Recorded data:

——

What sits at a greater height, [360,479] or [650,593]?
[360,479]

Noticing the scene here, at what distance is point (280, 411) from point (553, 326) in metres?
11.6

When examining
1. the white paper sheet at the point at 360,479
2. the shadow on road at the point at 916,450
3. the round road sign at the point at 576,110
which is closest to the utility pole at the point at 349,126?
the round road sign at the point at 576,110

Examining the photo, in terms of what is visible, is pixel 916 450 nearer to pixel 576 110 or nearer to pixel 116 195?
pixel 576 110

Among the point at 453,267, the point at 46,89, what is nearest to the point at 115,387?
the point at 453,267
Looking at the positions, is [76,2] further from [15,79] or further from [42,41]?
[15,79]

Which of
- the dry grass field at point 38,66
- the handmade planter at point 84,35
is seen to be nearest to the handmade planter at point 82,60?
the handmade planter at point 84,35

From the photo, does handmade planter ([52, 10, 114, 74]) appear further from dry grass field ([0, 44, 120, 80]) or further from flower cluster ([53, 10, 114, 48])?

——

PROBLEM REQUIREMENTS. Repeat word for word every line from the one that holds "Among the point" to the end. Both ends count.

TASK OUTPUT.
Among the point at 453,267, the point at 46,89, what is nearest to the point at 115,387?
the point at 453,267
Looking at the positions, is [76,2] further from [15,79] or further from [42,41]?
[15,79]

Which of
- the dry grass field at point 38,66
- the handmade planter at point 84,35
is seen to be nearest to the handmade planter at point 82,60?
the handmade planter at point 84,35

From the photo, does handmade planter ([52, 10, 114, 74]) appear further from dry grass field ([0, 44, 120, 80]) or further from flower cluster ([53, 10, 114, 48])?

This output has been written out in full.